#### ASSIGNMENT:
From the passage comparing Johnson with Churchill, write out word for word the stretch that opens with the words containing "Johnson meanwhile was" and closes with "not over yet.".

That fame and longevity was inevitably built on the ability to withstand setbacks that would end the careers of most politicians. Churchill set troops on striking miners, championed the doomed assault on Gallipoli, and supported Edward VIII during the abdication crisis.
Johnson meanwhile was recorded “humouring” a friend’s plan to have a reporter beaten up, lied about paying for one of his journalists to have an abortion during their lengthy affair, and had the police turn up to his future wife’s flat after neighbours complained about his drunken argument with her. No one could accuse Johnson of failing to take Churchill’s advice to “Keep Buggering On” to heart.
And Johnson’s dedication to the mantra will likely cause consternation for whoever does find themselves in Downing Street, as his spectre looms over them from the backbenches. His lessons from his idol are not over yet.

#### MATERIAL SUPPLIED:
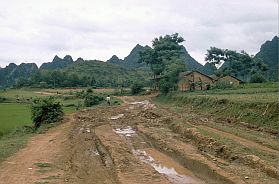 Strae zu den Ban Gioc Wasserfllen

---

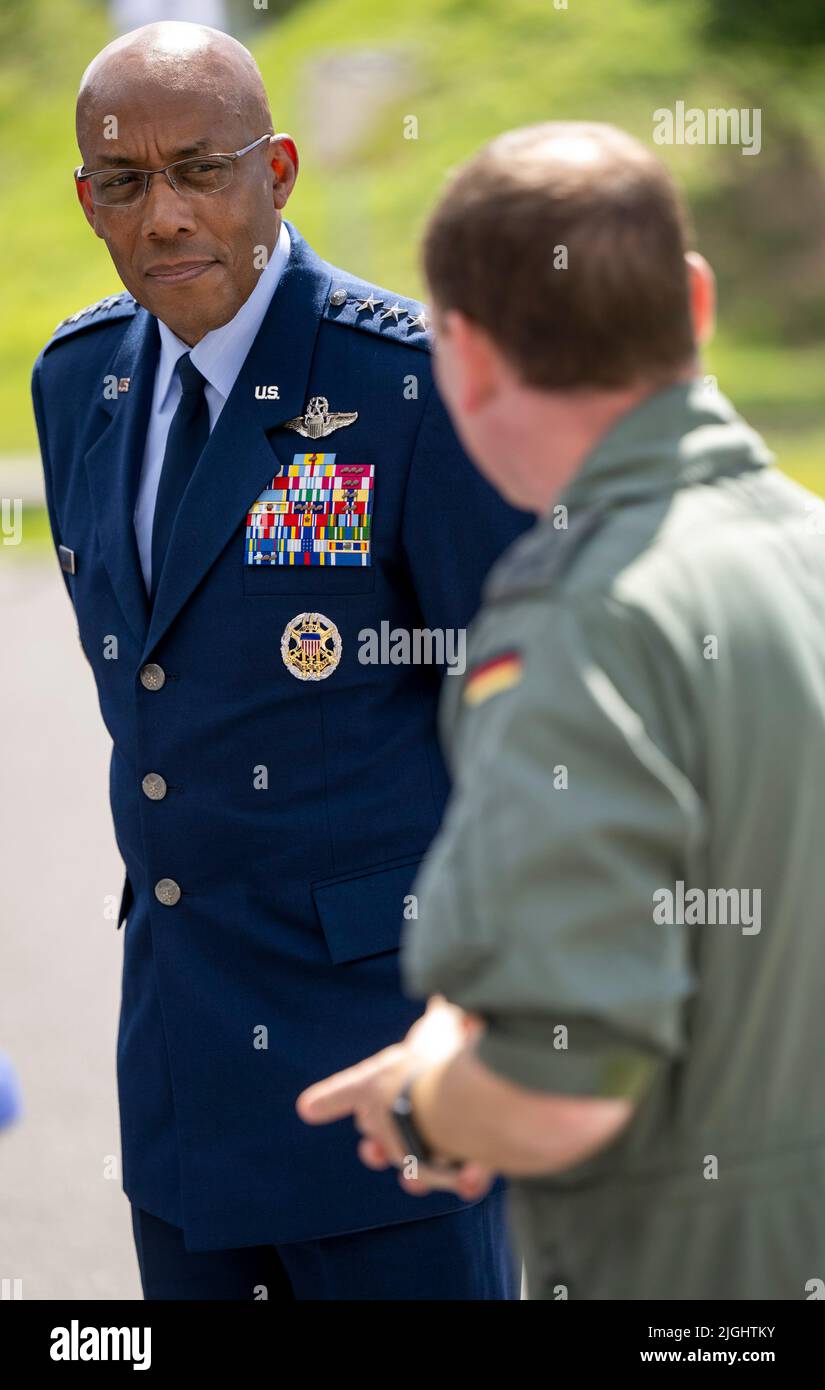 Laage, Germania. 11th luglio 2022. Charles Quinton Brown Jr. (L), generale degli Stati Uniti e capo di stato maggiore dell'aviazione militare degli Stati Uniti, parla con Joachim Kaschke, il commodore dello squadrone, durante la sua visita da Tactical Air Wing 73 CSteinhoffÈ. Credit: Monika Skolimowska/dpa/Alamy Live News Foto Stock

#### YOUR SOLUTION:
Johnson meanwhile was recorded “humouring” a friend’s plan to have a reporter beaten up, lied about paying for one of his journalists to have an abortion during their lengthy affair, and had the police turn up to his future wife’s flat after neighbours complained about his drunken argument with her. No one could accuse Johnson of failing to take Churchill’s advice to “Keep Buggering On” to heart.
And Johnson’s dedication to the mantra will likely cause consternation for whoever does find themselves in Downing Street, as his spectre looms over them from the backbenches. His lessons from his idol are not over yet.